= Ki (goddess) =

Babylonian earth goddess
Ki (Sumerian: ) was the earth goddess in Sumerian religion, chief consort of the sky god An. In some legends, Ki and An were brother and sister, being the offspring of Anshar ("Sky Pivot") and Kishar ("Earth Pivot"), earlier personifications of the heavens and earth.

By her consort Anu (also known as Anunna), Ki gave birth to Anunnaki; the most prominent of these deities being Enlil, god of the air. According to legends, the heavens and earth were once inseparable until Enlil was born; Enlil cleaved the heavens and earth in two. An carried away the heavens. Ki, in company with Enlil, took the Earth. Ki marries her son, Enlil, and from this union all the plant and animal life on Earth is produced.

Some authorities question whether Ki was regarded as a deity since there is no evidence of a cult and the name appears only in a limited number of Sumerian creation texts. Samuel Noah Kramer identifies Ki with the Sumerian mother goddess Ninhursag and claims that they were originally the same figure.

She later developed into the Babylonian and Akkadian goddess Antu, consort of the god Anu (from Sumerian An).

== Family ==

Ki was the wife and chief consort of Anu, the god of the Sky. They are thought to be brother and sister, who could both be offspring of the god named Anshar (the sky pivot) and Kishar (the earth pivot). This makes Anshar and Kishar her father and mother.

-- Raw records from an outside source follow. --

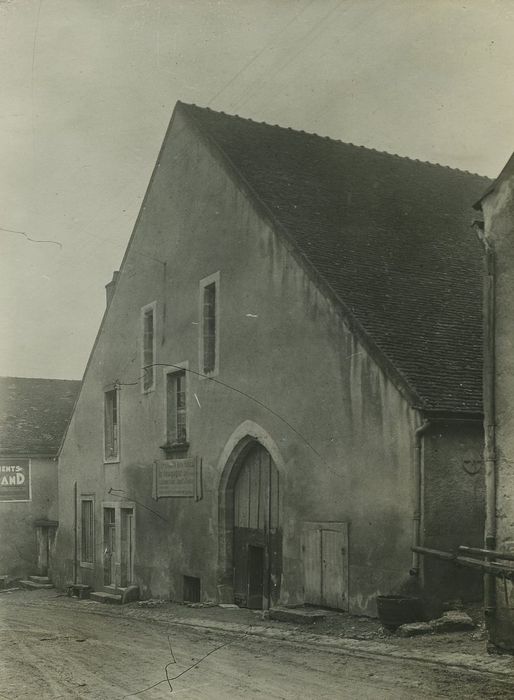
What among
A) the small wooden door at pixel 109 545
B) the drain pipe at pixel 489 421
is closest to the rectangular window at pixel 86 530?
the small wooden door at pixel 109 545

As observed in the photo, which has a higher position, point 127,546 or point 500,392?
point 500,392

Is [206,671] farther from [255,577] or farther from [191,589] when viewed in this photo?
[191,589]

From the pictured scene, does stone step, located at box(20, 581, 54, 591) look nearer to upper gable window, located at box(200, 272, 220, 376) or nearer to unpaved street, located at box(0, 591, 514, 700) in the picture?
upper gable window, located at box(200, 272, 220, 376)

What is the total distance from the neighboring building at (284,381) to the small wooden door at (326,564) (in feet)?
0.10

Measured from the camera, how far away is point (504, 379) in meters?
9.76

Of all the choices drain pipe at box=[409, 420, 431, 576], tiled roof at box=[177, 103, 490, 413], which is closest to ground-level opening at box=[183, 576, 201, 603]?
drain pipe at box=[409, 420, 431, 576]

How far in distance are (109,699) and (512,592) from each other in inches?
179

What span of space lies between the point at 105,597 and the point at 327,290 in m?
10.5

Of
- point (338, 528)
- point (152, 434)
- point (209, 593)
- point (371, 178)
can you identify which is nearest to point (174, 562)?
point (209, 593)

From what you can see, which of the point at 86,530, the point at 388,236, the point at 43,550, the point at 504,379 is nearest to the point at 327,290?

Ki was a mother to one child, who was named Enlil. Her son Enlil, the god of Air, was part of the Anunnaki. Ki ends up marrying her son, Enlil, and according to the myth this was how the plants and animals were created on Earth.

==Cuneiform sign==
Cuneiform Ki (k) (I)
(Borger 2003 nr. 737; U+121A0 ) is the sign for "earth". It is also read as GI_{5}, GUNNI (=KI.NE) "hearth", KARAŠ (=KI.KAL.BAD) "encampment, army", KISLAḪ (=KI.UD) "threshing floor", and SUR_{7} (=KI.GAG). In Akkadian orthography, it functions as a determiner for toponyms and has the syllabic values gi, ge, qi, and qe.